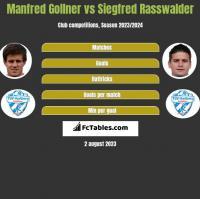 Manfred Gollner vs Siegfred Rasswalder h2h player stats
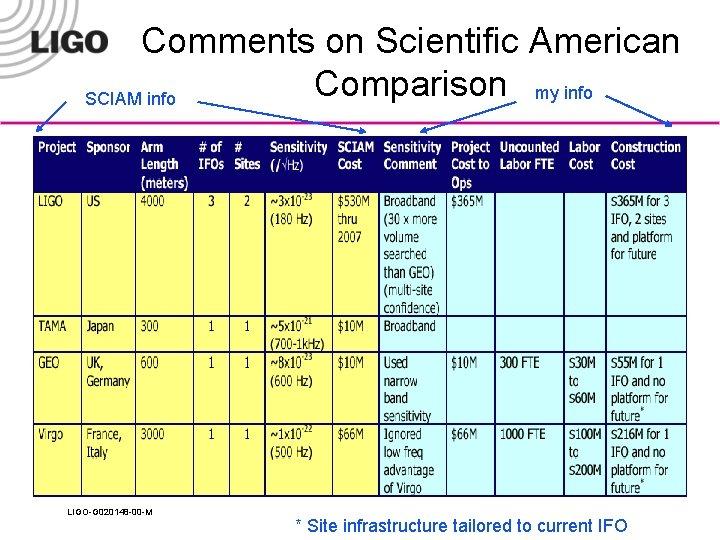 Comments on Scientific American Comparison my info SCIAM info LIGO-G 020148 -00 -M *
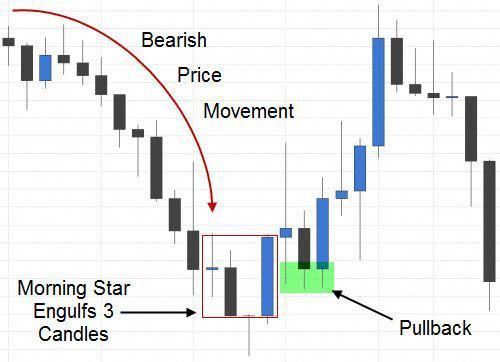Morning Star Candlestick Pattern Thebasicsofforextrading Forex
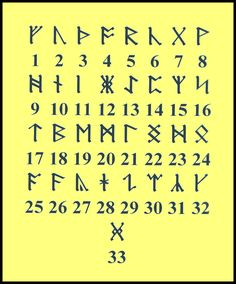 Runic Letters to Numbers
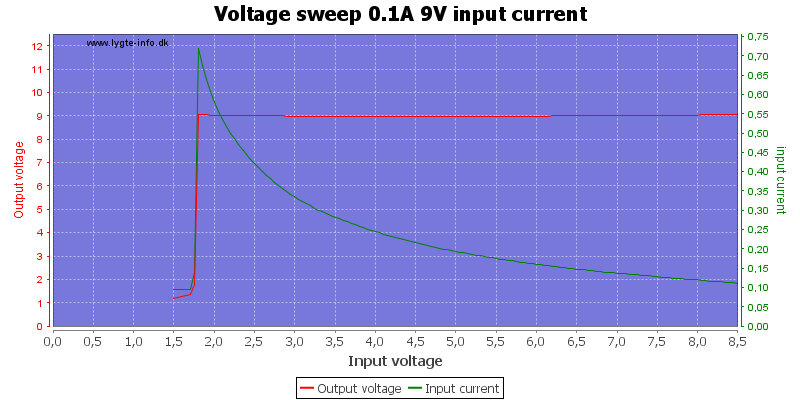 Voltage%20sweep%200.1A%209V%20input%20current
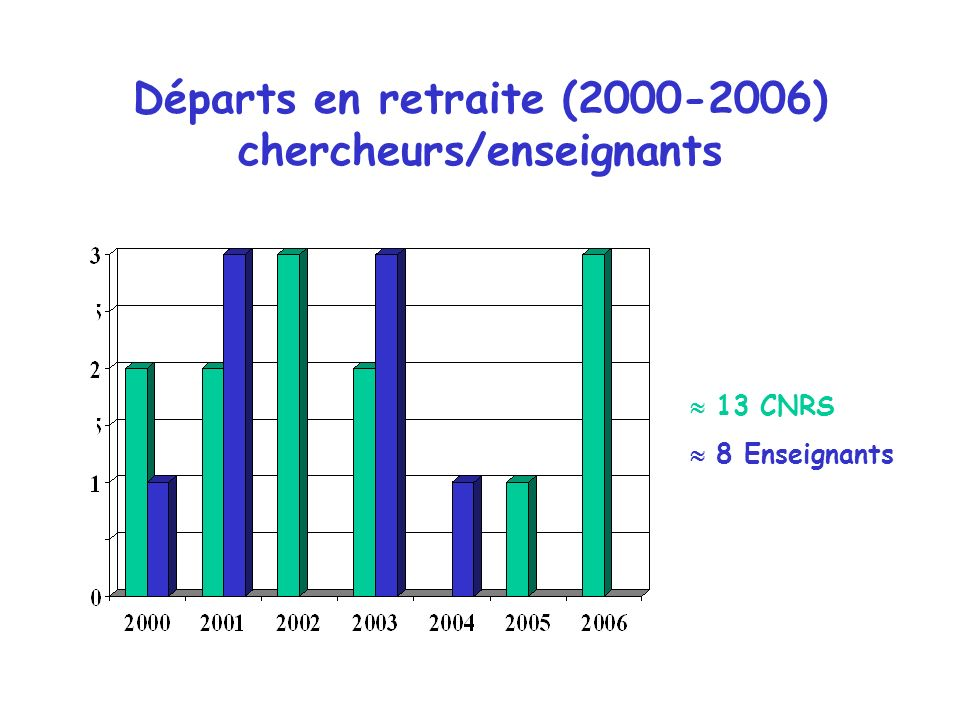 Départs en retraite (2000-2006) chercheurs/enseignants 13 CNRS 8 Enseignants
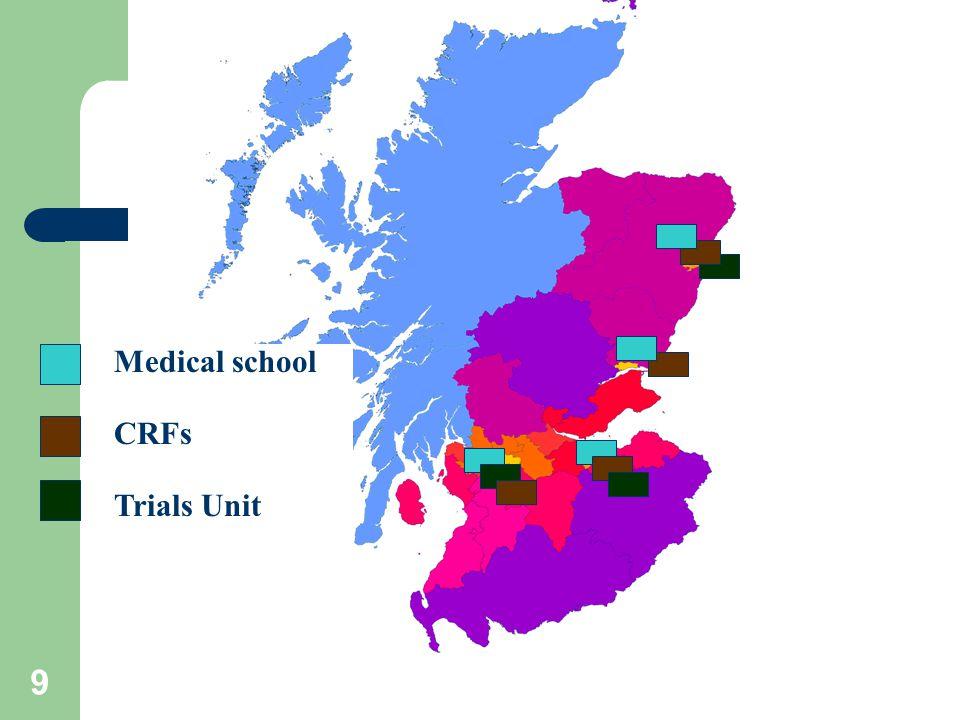 9 Medical school CRFs Trials Unit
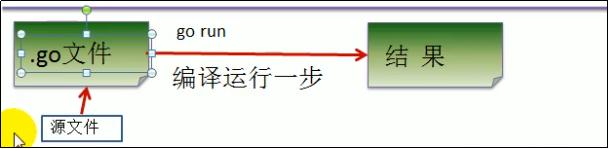 [外链图片转存失败,源站可能有防盗链机制,建议将图片保存下来直接上传(img-oiLfO5cW-1590207234308)(./img/03liucheng.png)]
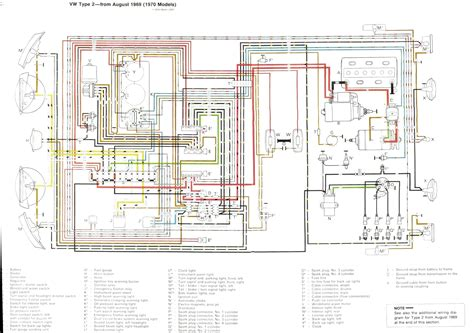 1977 Vw Bu Wiring Diagram by Color Coded Wiring Diagrams 62 71 For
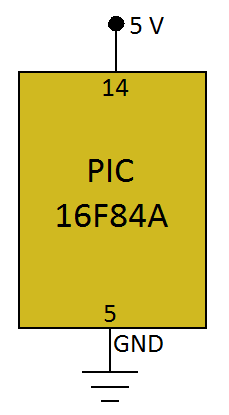 fig 2.3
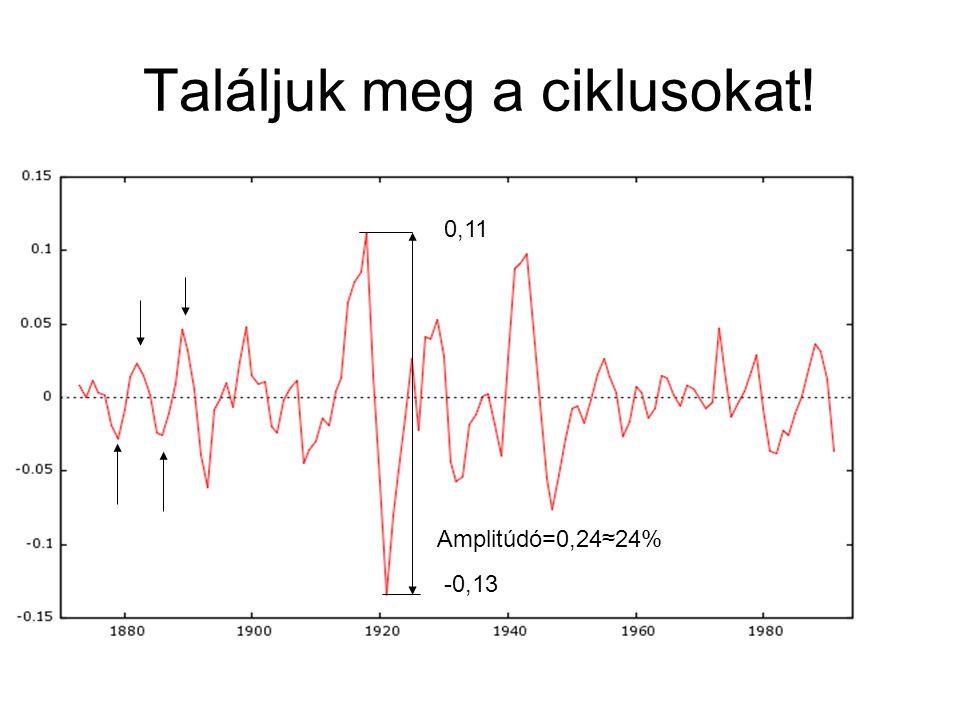 Találjuk meg a ciklusokat! 0,11 -0,13 Amplitúdó=0,24≈24%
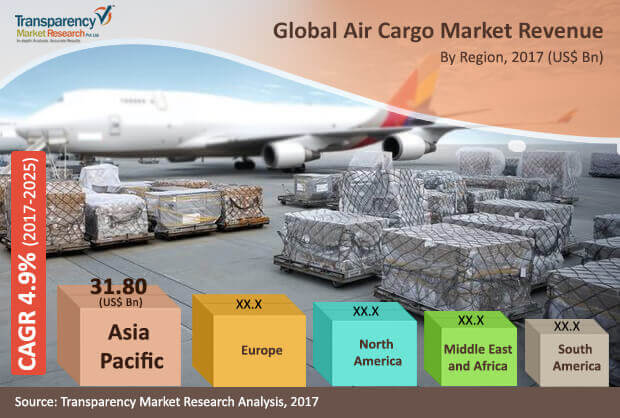 air cargo industry While tsa can require that inbound air cargo shipments and procedures at.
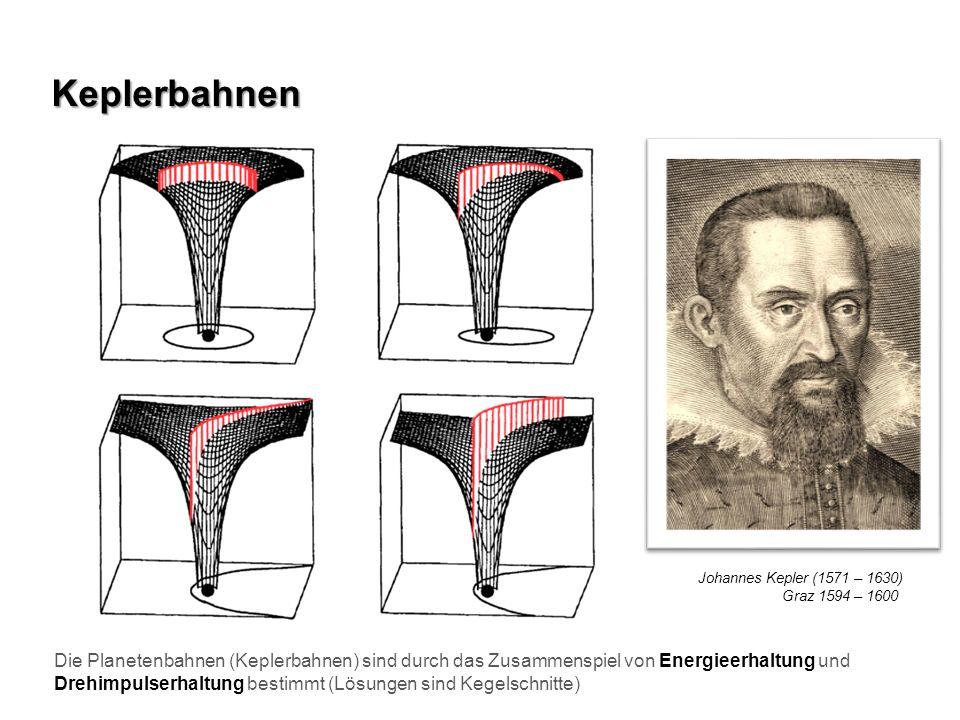 Keplerbahnen Johannes Kepler (1571 – 1630) Graz 1594 – 1600.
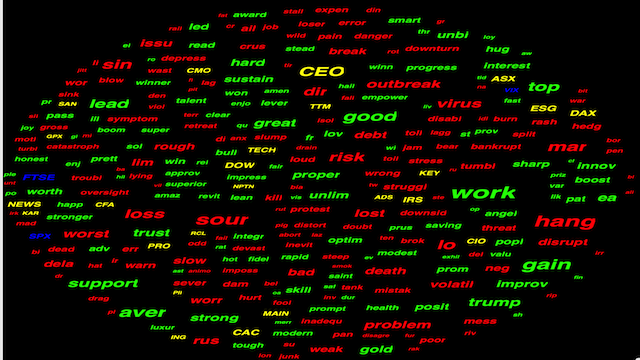 Words Cloud the Latest View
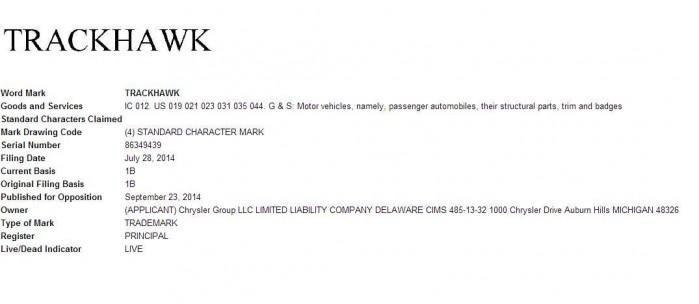 Jeep søgte allerede sidste år om at kunne få varemærket Trackhawk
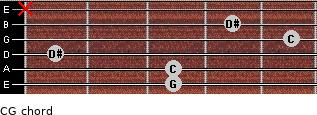 C-\G for guitar on frets 3, 3, 1, 5, 4, x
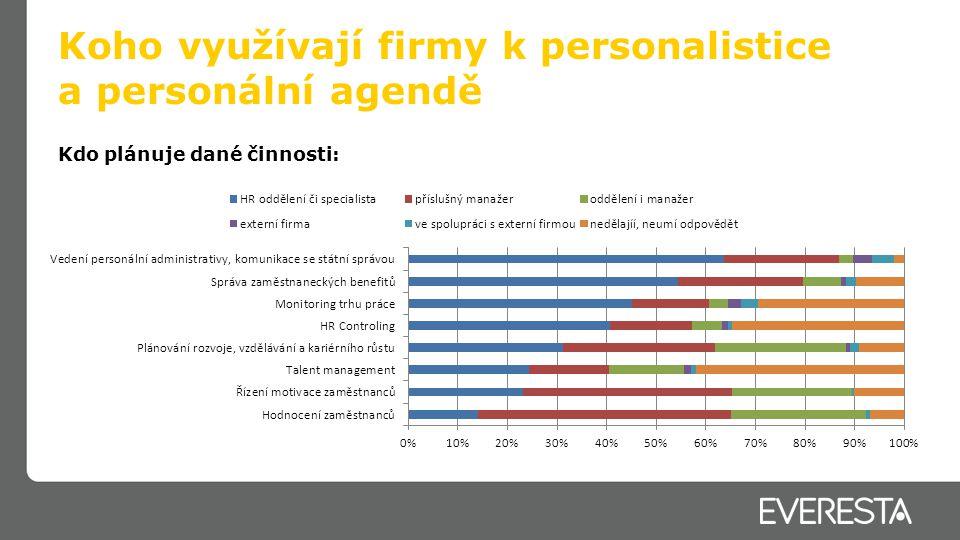 Koho využívají firmy k personalistice a personální agendě Kdo plánuje dané činnosti:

- - -

- Exercise aim -
Every line from the line containing "Runic Letters to Numbers" through the last line above is to be printed exactly. Pictures are not copied.

- Written response -
 Runic Letters to Numbers
 Voltage%20sweep%200.1A%209V%20input%20current
 Départs en retraite (2000-2006) chercheurs/enseignants 13 CNRS 8 Enseignants
 9 Medical school CRFs Trials Unit
 [外链图片转存失败,源站可能有防盗链机制,建议将图片保存下来直接上传(img-oiLfO5cW-1590207234308)(./img/03liucheng.png)]
 1977 Vw Bu Wiring Diagram by Color Coded Wiring Diagrams 62 71 For
 fig 2.3
 Találjuk meg a ciklusokat! 0,11 -0,13 Amplitúdó=0,24≈24%
 air cargo industry While tsa can require that inbound air cargo shipments and procedures at.
 Keplerbahnen Johannes Kepler (1571 – 1630) Graz 1594 – 1600.
 Words Cloud the Latest View
 Jeep søgte allerede sidste år om at kunne få varemærket Trackhawk
 C-\G for guitar on frets 3, 3, 1, 5, 4, x
 Koho využívají firmy k personalistice a personální agendě Kdo plánuje dané činnosti:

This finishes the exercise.